Читаем Haggopian and Other Stories полностью

“Theory?” Paynter snorted. “My trouble, you mean! See, I’ve had a—well, a sort of sneaking admiration for the Adamskis, the Rampas, Von Danikens and Charles Forts of this world. And it’s a bit disappointing to be put down. To be put right, I mean. When I was a kid I read Westerns. Loved the J. T. Edson things. They were so…authentic! Then I discovered Edson was an overweight postman from Melton Mowbray, Leicestershire. A nice man, but hardly Zane Grey. And never John Wayne! I feel the same about these other guys. It would just be sort of nice if something like this turned out to be true once in a while, you know? So this last week I tossed logic out of the window and went for the esoteric instead. And I thought I’d found something—one thing, anyway—that was kind of scary. Except it now seems silly.”

“Are you telling me you wish there really was a Cthulhu and Co? That has to be scary! OK, I know what you mean. So say on, I’m all ears. What did you think you’d found?”

“Oh, there’s no ‘think’ about it. It’s there, all right—except I suppose it has to be a coincidence. Do you know what ley lines are?”

“Ley lines? Oh, yeah. Imaginary lines on the surface of the earth that connect up points of pre-historic or religious interest. Like churches or other places of worship, or maybe the sites of primitive rituals.”

“Rituals of sacrifice?”

Slater squinted at Paynter. “What’s on your mind?”
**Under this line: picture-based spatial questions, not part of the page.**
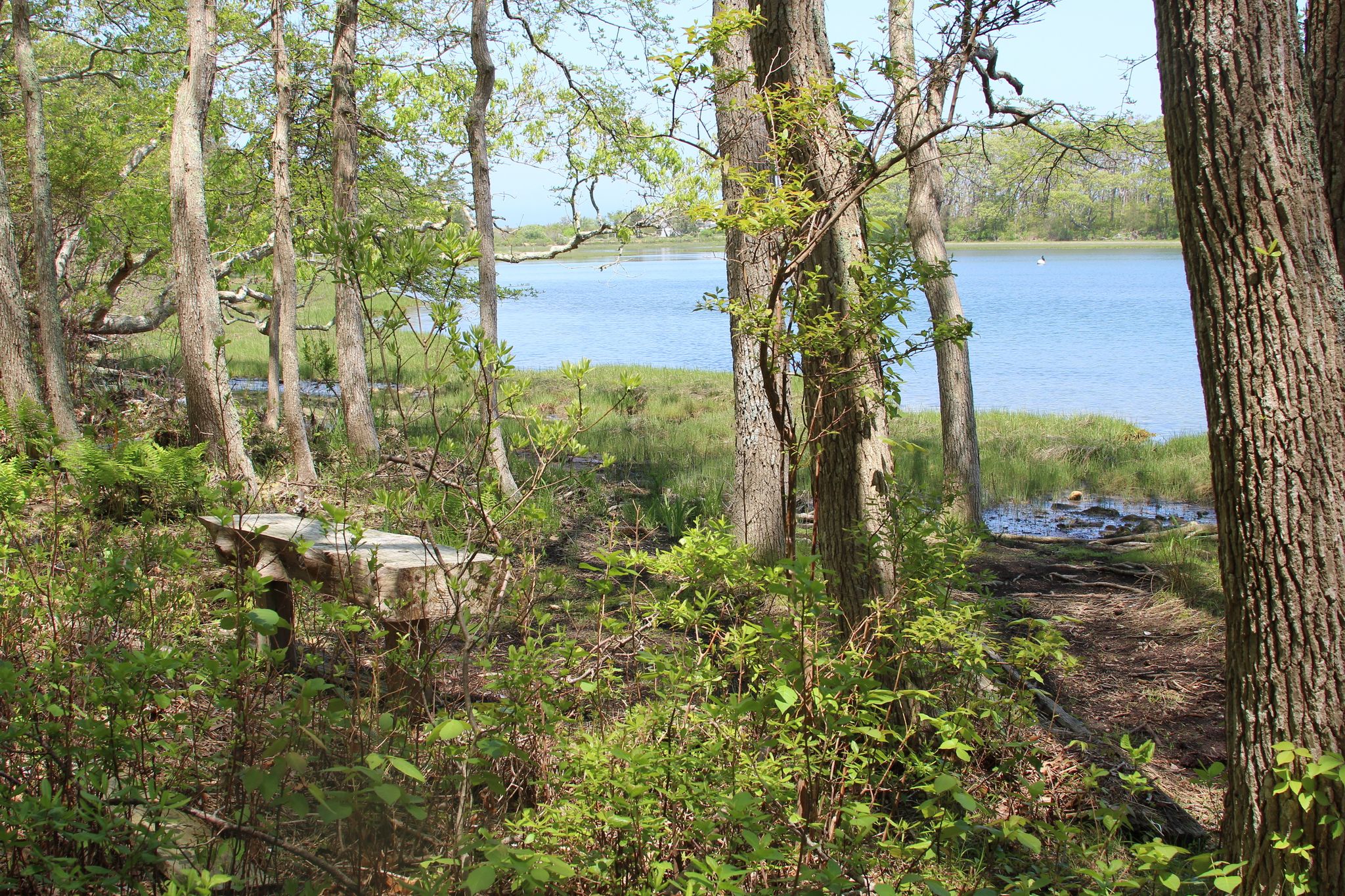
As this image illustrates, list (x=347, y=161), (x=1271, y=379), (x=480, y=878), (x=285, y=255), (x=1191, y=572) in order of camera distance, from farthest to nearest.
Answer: (x=347, y=161) < (x=285, y=255) < (x=1191, y=572) < (x=1271, y=379) < (x=480, y=878)

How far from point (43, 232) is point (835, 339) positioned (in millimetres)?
8188

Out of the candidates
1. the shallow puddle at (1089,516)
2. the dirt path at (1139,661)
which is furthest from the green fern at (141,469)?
the shallow puddle at (1089,516)

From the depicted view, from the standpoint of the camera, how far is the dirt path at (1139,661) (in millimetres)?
4305

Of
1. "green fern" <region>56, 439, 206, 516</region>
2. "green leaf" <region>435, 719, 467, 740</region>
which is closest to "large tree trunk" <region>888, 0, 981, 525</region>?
"green fern" <region>56, 439, 206, 516</region>

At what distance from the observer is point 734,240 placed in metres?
6.79

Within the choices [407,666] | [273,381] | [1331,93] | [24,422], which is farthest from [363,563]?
[273,381]

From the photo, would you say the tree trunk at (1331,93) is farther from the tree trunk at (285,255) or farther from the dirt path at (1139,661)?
the tree trunk at (285,255)

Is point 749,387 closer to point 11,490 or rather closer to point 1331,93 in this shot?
point 1331,93

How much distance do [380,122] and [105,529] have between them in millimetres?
10047

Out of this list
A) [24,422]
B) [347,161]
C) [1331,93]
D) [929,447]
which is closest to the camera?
[1331,93]

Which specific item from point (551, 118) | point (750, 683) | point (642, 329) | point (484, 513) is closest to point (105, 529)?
point (484, 513)

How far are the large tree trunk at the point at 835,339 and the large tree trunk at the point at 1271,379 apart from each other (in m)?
1.18

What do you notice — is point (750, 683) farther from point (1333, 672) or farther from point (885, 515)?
point (1333, 672)

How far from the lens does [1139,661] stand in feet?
17.9
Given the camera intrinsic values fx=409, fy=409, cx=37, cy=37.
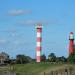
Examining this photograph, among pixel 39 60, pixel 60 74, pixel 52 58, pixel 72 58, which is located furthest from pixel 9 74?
pixel 52 58

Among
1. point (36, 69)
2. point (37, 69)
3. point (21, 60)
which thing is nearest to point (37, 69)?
point (37, 69)

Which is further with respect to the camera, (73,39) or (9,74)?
(73,39)

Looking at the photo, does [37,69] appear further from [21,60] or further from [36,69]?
[21,60]

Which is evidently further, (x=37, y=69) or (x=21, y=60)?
(x=21, y=60)

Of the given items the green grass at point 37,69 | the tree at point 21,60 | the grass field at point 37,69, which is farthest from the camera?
the tree at point 21,60

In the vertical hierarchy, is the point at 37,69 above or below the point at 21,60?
below

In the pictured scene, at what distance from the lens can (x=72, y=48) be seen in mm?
94750

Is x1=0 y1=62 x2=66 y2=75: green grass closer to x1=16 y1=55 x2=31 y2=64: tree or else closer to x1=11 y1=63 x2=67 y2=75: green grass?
x1=11 y1=63 x2=67 y2=75: green grass

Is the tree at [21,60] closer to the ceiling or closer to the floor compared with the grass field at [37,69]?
closer to the ceiling

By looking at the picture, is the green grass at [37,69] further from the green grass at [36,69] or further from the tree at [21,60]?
the tree at [21,60]

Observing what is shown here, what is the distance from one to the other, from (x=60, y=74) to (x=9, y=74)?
10217 millimetres

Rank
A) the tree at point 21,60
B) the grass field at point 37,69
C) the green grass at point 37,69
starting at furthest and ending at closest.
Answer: the tree at point 21,60 → the green grass at point 37,69 → the grass field at point 37,69

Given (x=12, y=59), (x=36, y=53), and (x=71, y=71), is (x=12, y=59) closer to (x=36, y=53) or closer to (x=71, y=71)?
(x=36, y=53)

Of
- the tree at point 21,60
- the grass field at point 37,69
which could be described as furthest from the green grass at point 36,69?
the tree at point 21,60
Paynter shrugged. “A coincidence, that’s all. But if you line up Milan, Berne, Rheims and London—”

“A ley line?”

“That’s right. Not quite accurate, but close enough.”

“Well, you really did toss logic out the window, didn’t you? What if those places had formed a circle, or a triangle? Coincidence, that’s all.”

“Synchronicity,” said Paynter. “Or something…”

“Never heard of it.” The other shook his head.

Now Paynter shook his head. “Wrong word anyway,” he said. “It means events happening in different places at the same time, apparently connected but purely coincidental. Something like that anyway. But what we have here are predictable events occurring at a predictable time and place.”

“Too deep for me,” said Slater. “And wrong in any case. These disappearances were only ‘predictable’ in hindsight! If you know that they happen at conventions. I don’t go with that. It’s like saying: ‘how queer, last week Saturday followed Friday followed Thursday followed…’ See what I mean? It’s not queer at all, because that’s the way things are.”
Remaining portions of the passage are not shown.